GITRL (Glucocorticoid-Induced TNF receptor family-Related Ligand) triggering up-regulates VCAM-1 and ICAM-1 and promotes leukocyte adhesion.

The interaction of Glucocorticoid-Induced TNF receptor-family Related (GITR) protein with its ligand (GITRL) modulates different functions including immune/inflammatory response. These effects are consequent to intracellular signals activated by both GITR and GITRL. Previous results suggest that lack of GITR expression, in GITR-/- mice, decreases the number of leukocytes within inflamed tissues.
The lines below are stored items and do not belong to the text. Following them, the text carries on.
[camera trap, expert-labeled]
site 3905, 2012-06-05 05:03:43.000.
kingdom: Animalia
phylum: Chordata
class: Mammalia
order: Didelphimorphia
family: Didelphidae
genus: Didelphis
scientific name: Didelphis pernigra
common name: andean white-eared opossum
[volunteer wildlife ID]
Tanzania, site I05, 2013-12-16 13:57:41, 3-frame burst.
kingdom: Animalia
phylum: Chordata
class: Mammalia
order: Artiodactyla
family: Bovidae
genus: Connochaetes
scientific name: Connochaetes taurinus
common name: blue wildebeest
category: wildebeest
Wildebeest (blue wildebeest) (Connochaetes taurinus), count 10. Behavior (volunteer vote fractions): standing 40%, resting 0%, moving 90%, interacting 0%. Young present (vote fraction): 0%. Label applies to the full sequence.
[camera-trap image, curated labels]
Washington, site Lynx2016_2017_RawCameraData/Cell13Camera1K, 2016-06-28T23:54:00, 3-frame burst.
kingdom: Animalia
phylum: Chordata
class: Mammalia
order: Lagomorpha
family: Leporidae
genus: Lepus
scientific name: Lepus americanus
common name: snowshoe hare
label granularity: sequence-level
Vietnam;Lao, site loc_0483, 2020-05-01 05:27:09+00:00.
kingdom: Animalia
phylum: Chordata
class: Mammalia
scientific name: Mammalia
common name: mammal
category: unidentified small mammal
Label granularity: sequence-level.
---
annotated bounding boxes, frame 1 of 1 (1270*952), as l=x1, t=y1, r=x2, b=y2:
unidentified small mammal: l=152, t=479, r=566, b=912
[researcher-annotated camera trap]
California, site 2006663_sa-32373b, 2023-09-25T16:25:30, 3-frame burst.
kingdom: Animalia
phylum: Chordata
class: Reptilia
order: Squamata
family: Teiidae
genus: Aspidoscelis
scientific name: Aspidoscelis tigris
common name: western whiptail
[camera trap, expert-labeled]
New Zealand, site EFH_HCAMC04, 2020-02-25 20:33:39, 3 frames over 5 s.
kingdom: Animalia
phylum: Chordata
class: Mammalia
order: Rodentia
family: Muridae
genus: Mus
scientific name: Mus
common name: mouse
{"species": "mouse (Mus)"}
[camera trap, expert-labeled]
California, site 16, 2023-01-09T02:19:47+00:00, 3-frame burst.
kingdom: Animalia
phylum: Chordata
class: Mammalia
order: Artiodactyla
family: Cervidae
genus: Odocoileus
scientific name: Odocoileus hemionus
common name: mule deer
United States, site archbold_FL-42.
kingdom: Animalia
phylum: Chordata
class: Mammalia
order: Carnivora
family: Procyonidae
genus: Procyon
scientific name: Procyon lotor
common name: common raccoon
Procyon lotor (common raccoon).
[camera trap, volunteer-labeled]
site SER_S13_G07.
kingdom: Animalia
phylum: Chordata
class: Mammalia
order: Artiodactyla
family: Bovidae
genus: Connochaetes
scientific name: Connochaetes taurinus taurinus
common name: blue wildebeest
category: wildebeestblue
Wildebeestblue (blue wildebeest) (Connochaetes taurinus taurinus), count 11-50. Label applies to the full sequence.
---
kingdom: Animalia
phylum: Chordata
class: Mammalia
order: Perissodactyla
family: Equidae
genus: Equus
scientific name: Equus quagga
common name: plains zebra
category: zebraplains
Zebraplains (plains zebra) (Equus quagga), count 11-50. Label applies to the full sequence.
We performed experiments to analyze whether GITRL/GITR system modulates leukocyte adhesion and extravasation. For that purpose, we first evaluated the capability of murine splenocytes to adhere to endothelial cells (EC). Results indicated that adhesion of GITR-/- splenocytes to EC was reduced as compared to wild type cells suggesting that GITR plays a role in adhesion and that this effect may be due to GITRL-GITR interaction. Moreover, adhesion was increased when EC were pre-treated with an agonist GITR-Fc fusion protein thus indicating that triggering of GITRL plays a role in adhesion by EC regulation. In a human in vitro model, the adhesion to human EC of HL-60 cells differentiated towards the monocytic lineage was increased by EC pre-treatment with agonist GITR-Fc. Conversely, antagonistic anti-GITR and anti-GITRL Ab decreased adhesion thus further indicating that GITRL triggering increases the EC capability to support leukocyte adhesion. EC treatment with GITR-Fc favored extravasation, as demonstrated by a transmigration assay. Notably, GITRL triggering increased ICAM-1 and VCAM-1 expression and anti-ICAM-1 and anti-VCAM-1 Abs reversed GITR-Fc effects. In conclusion, our study demonstrates that GITRL triggering in EC increases leukocyte adhesion and transmigration, suggesting new anti-inflammatory therapeutic approaches based on inhibition of GITRL/GITR interaction.